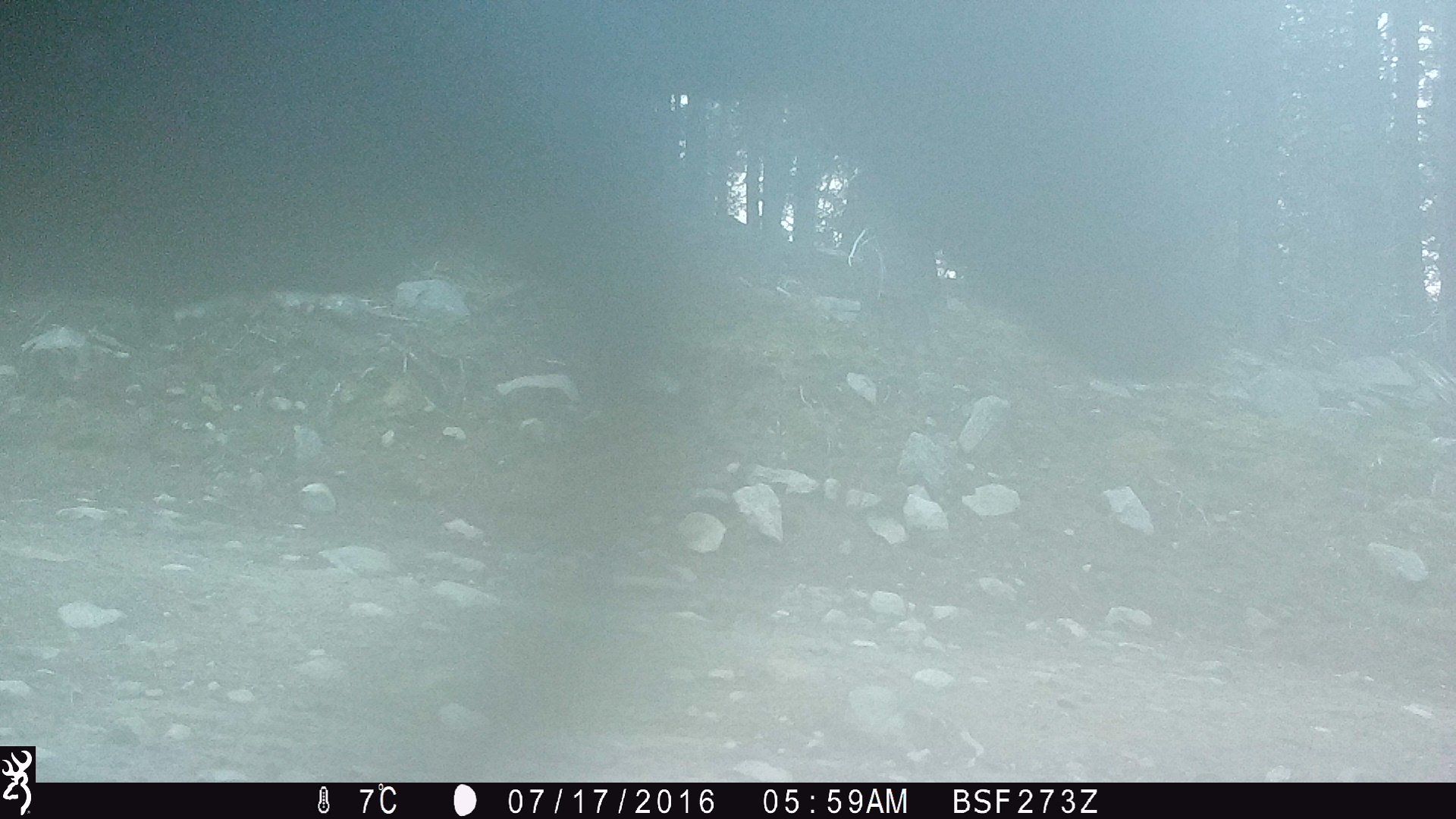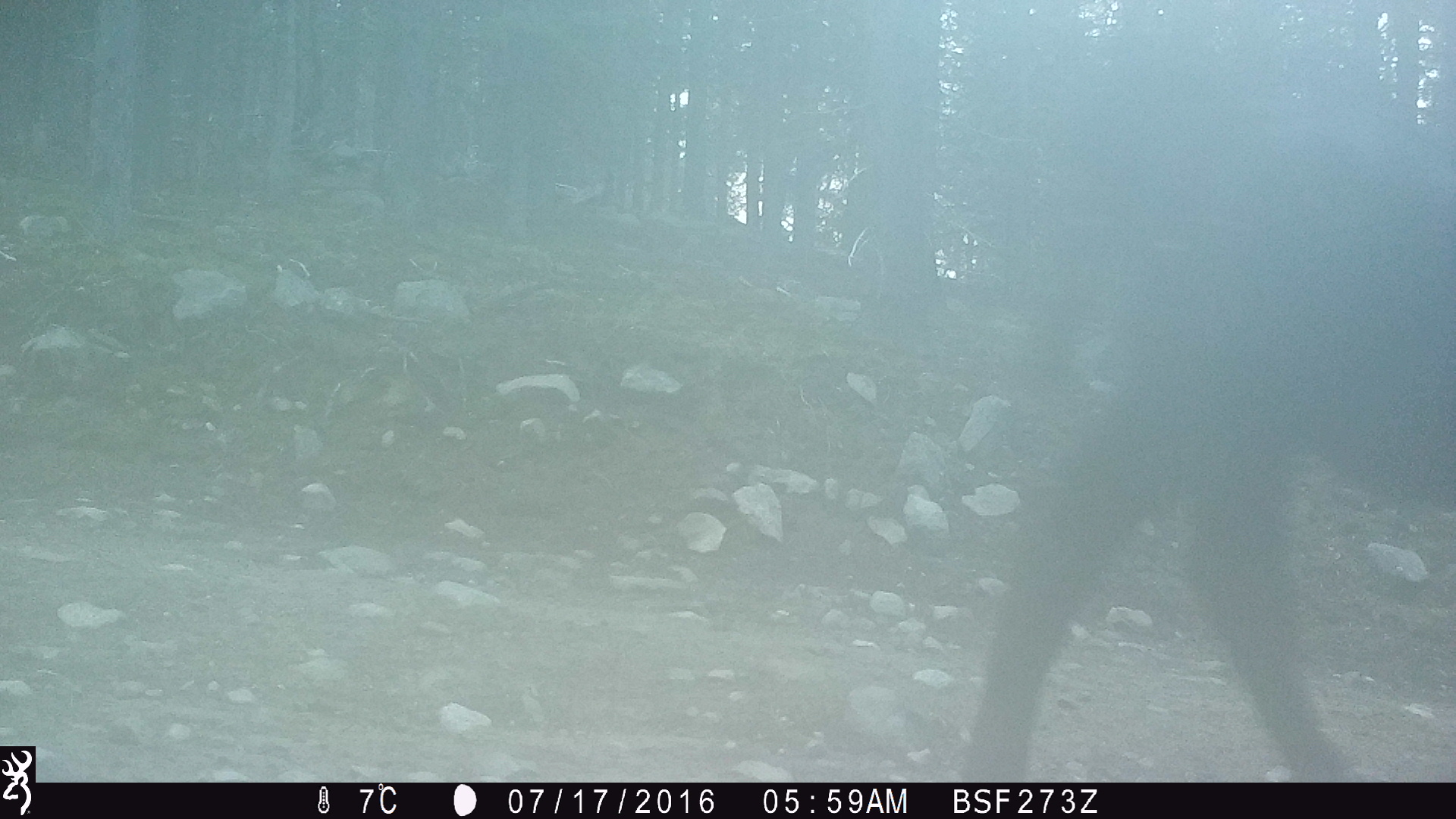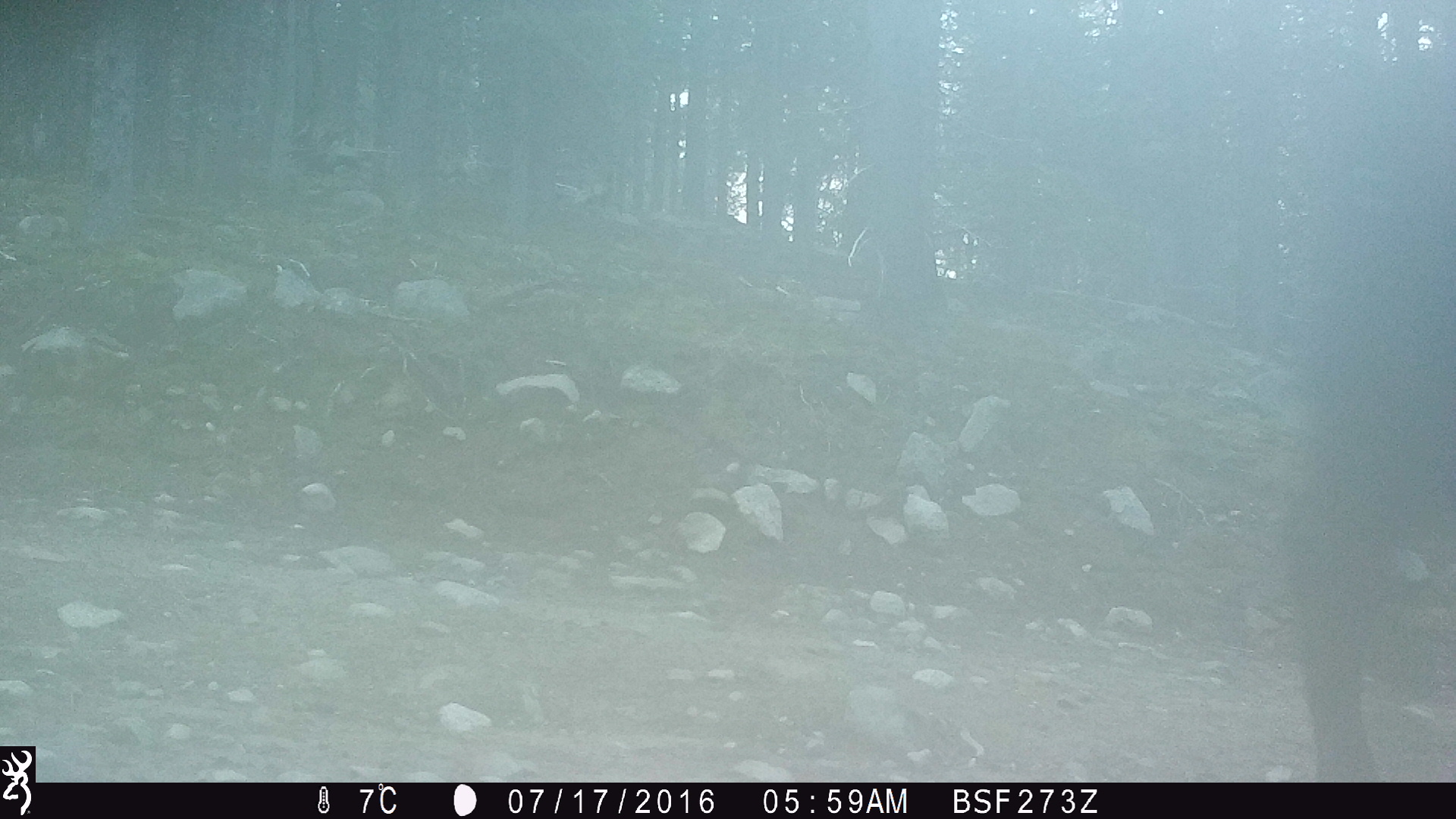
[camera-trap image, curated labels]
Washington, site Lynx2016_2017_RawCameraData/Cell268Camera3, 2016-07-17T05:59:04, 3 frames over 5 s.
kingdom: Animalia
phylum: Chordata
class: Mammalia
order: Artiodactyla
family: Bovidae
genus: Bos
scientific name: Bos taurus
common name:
+ + + +
The entries above are to be printed again word for word, with every picture removed.

[camera-trap image, curated labels]
Washington, site Lynx2016_2017_RawCameraData/Cell268Camera3, 2016-07-17T05:59:04, 3 frames over 5 s.
kingdom: Animalia
phylum: Chordata
class: Mammalia
order: Artiodactyla
family: Bovidae
genus: Bos
scientific name: Bos taurus
common name:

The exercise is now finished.